Com relação ao voto múltiplo, o artigo 141 da Lei nº 6.404/76 (Lei das S.A) confere aos acionistas minoritários representando, no mínimo, 10% do capital social com direito a voto, o direito de requerer a adoção do processo de voto múltiplo nas eleições do conselho de administração da companhia em questão[1]. Nos termos da Resolução CVM nº 70/2022 (RCVM 70), o referido percentual de 10% é reduzido de acordo com o valor do capital social da companhia aberta, de modo que, quanto maior o capital social, menor o percentual mínimo de capital votante para solicitação do voto múltiplo.

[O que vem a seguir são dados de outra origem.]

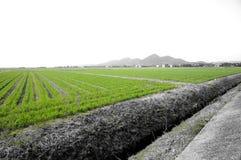 Grüne japanische Ansicht Stockfoto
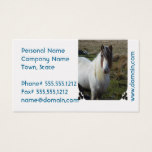 Sweet Connemera Pony Business Card
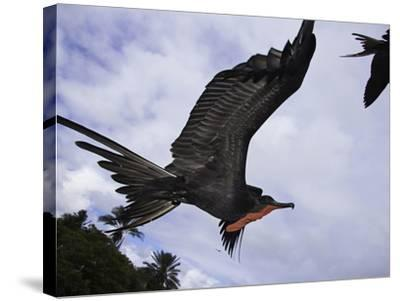 A Male Magnificent Frigatebird (Fregata Magnificens) in Flight over Santa Cruz Island-David Fleetham-Stretched Canvas Print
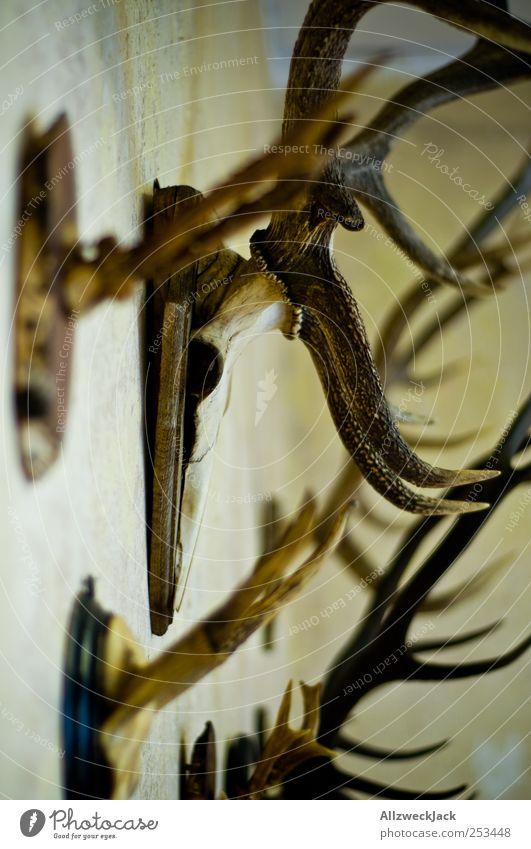 Decoration Transience Past Hunting Decline Hang Antlers Arrange Skeleton Red deer Trophy Wall decoration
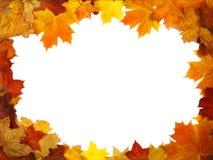 秋天五颜六色的框架叶子 库存图片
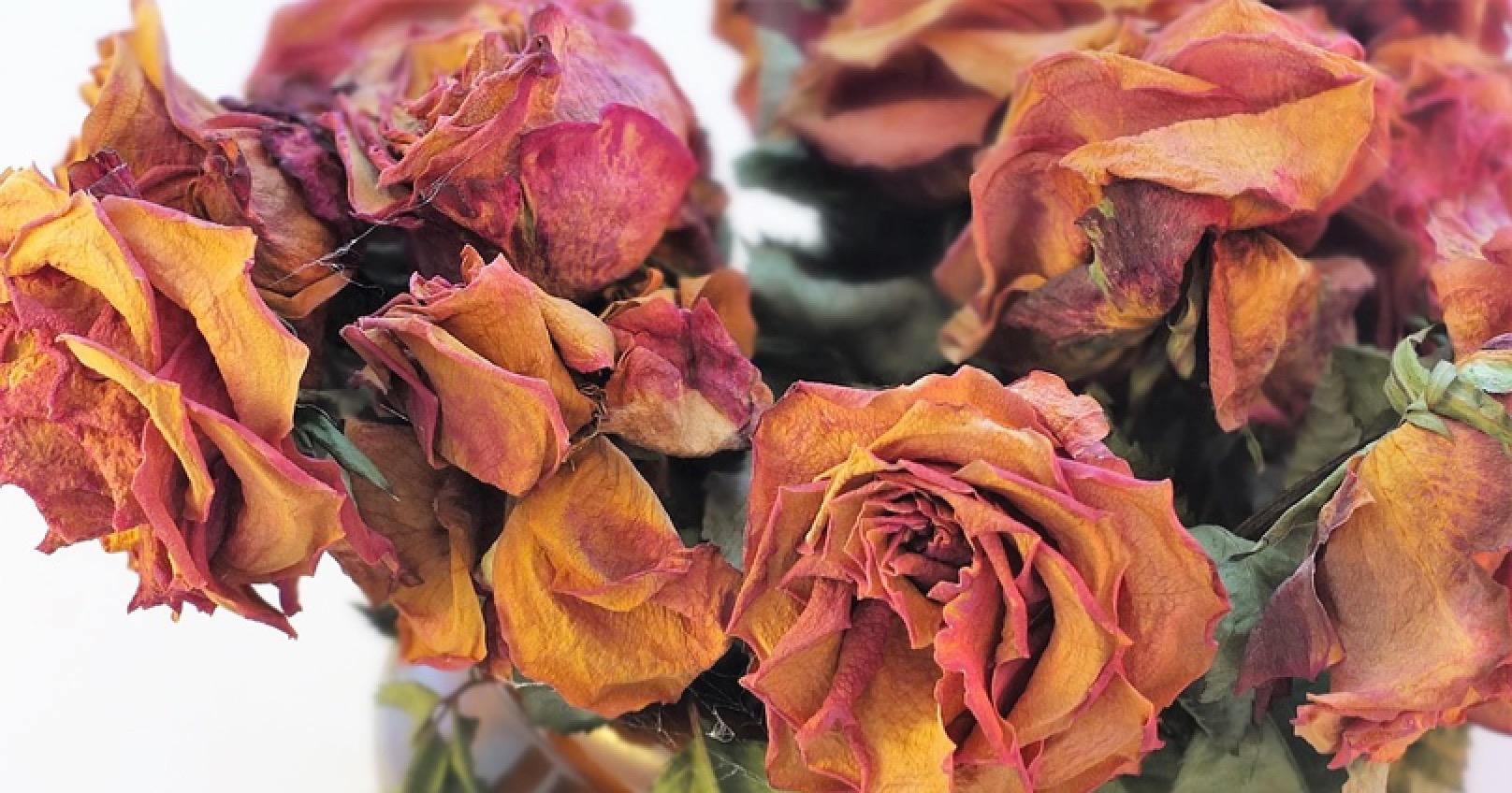 Mental Health Roses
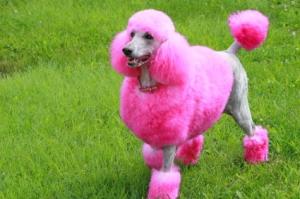 pink-poodle-real-dog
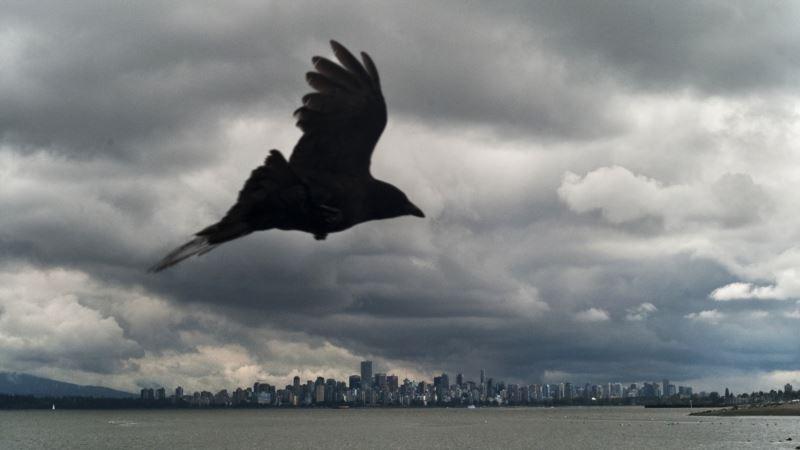 Ravens Show Unique Ability to Plan Ahead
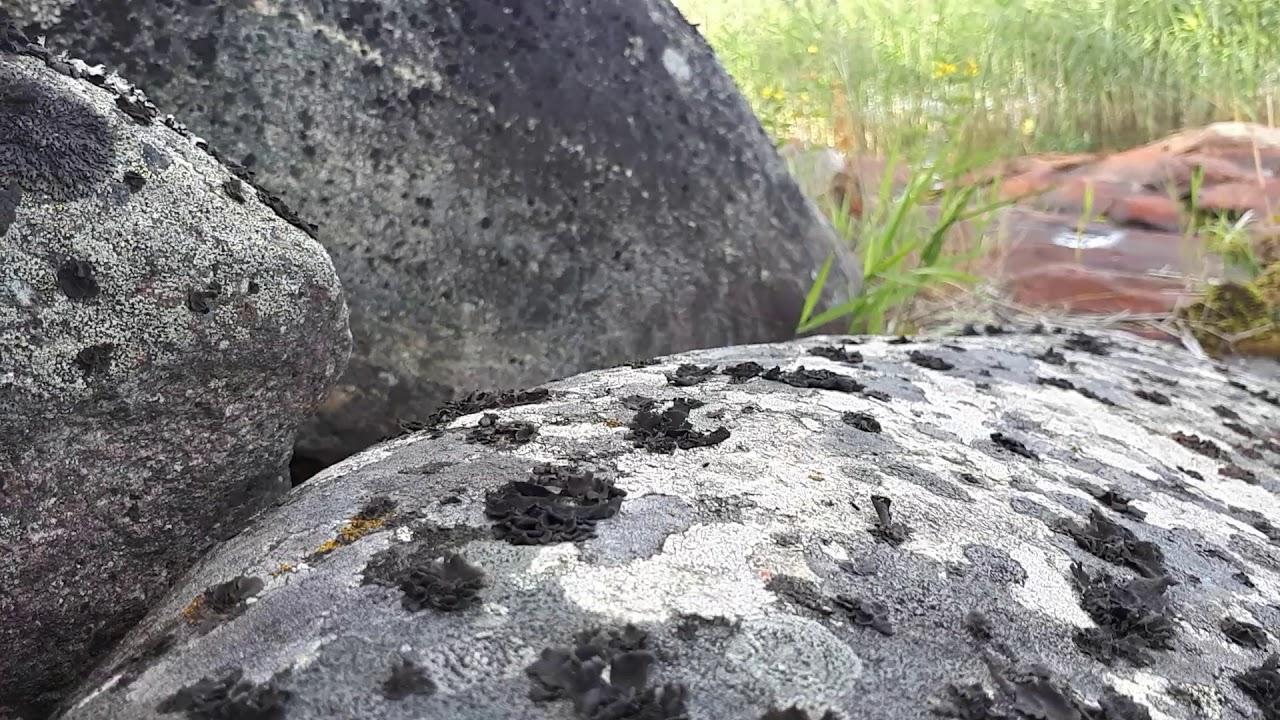 Биоиндикация воздуха по состоянию лишайников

O escalonamento dos percentuais, conforme a RCVM 70, varia de 10% para companhias com capital social de até R$ 10.000.000,00, até 5% para companhias com capital social a partir de R$ 100.000.001,00. Assim, a adoção do processo do voto múltiplo está condicionada à verificação de posição acionária significativa por tais minoritários.

Por meio deste processo eletivo, o número de votos correspondente a cada ação de emissão da companhia é multiplicado pelos cargos a serem preenchidos, e cada acionista pode cumular seus votos resultantes de tal multiplicação em um único candidato, ou distribuir os votos a seu exclusivo critério entre os candidatos existentes, de modo a tentar eleger o maior número de membros do conselho de administração na eleição em questão. Vale reforçar que uma vez adotado o processo de voto múltiplo, este será aplicável na assembleia a todos os acionistas da companhia, inclusive o controlador.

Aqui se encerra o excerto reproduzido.